T-Mobile says that no Social Security numbers or financial information were stolen and that it isn't calling on customers to take any action. The company alerted consumers by text message.

Like other data breaches, this incident could leave consumers more vulnerable to phishing schemes, CR security experts warn. "Companies are quick to reassure consumers if no Social Security numbers or credit card numbers were stolen, but other data losses can create just as much havoc," says Robert Richter, who leads privacy and security testing at Consumer Reports.  

In a phishing attack, criminals could send a consumer a counterfeit email—with a real account number and billing information—claiming to be from T-Mobile and asking him or her to follow a link and log in. Such an email could be an attempt to trick the consumer into revealing a password.

Privacy and Data Security

"It's always better to open a new browser window or tab and go to a company's website on your own," Richter says. "Don't follow links or respond to emails asking for passwords or other personal data. And don't call a phone number included in the email."

This is the latest in a long line of data breaches consumers have learned about over the past year affecting the credit-reporting agency Equifax, the travel website Orbitz, the ride-sharing company Uber, and other companies.

Data breaches involving cellular providers can be especially risky, according to Dan Guido, CEO of the security firm Trail of Bits, if they make it easier for a criminal to take control of a consumer's phone number by porting it to a new phone. That's just one in a rising tide of fraud schemes related to cell phones. If someone does take control of your number, they might be able to use it to change banking passwords and others.

"The lesson for consumers here is that we tend to have misplaced trust in the cellular telephone system," Guido says. Over the past 10 years, banks and other institutions have used SMS messages and phones calls to authenticate users' identities.

The system, called two-factor authentication, typically requires consumers to enter a one-time code sent by text message along with a password to log in to an account. But data breaches and new kinds of cellular fraud are gradually making the practice less effective, Guido says. 

To help protect their cellular accounts, Guido says consumers should add a different type of protection that's offered by all of the major carriers, including T-Mobile. It requires a separate password to make changes to an account, such as porting the number to a new carrier.

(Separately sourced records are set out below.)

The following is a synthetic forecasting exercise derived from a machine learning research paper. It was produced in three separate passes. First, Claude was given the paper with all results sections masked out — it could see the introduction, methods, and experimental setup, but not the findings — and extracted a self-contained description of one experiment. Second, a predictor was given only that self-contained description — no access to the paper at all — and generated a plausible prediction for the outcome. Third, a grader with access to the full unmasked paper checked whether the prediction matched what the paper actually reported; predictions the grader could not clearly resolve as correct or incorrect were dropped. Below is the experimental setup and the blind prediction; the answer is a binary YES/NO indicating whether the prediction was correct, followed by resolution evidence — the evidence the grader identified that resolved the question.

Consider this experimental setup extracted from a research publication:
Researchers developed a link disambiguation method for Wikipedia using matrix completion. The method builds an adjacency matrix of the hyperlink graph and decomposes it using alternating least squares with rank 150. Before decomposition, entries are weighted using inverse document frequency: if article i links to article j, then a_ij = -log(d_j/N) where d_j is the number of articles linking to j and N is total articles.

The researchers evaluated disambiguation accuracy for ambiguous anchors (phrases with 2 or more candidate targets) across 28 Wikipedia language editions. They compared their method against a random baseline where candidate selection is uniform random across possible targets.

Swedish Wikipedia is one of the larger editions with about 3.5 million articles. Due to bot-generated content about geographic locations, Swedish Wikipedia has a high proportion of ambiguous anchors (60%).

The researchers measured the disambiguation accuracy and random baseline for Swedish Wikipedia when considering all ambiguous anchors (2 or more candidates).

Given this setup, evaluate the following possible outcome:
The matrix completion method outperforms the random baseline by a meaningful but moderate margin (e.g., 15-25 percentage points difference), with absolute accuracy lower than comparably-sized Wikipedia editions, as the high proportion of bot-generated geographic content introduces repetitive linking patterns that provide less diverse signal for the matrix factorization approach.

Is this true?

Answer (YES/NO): NO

T-Mobile says that consumers with questions about the data breach can dial 611, use two-way messaging on MyT-Mobile.com, or access the T-Mobile app. "We take the security of your information very seriously and have a number of safeguards in place to protect your personal information from unauthorized access," the announcement said. "We truly regret that this incident occurred and are so sorry for any inconvenience this has caused."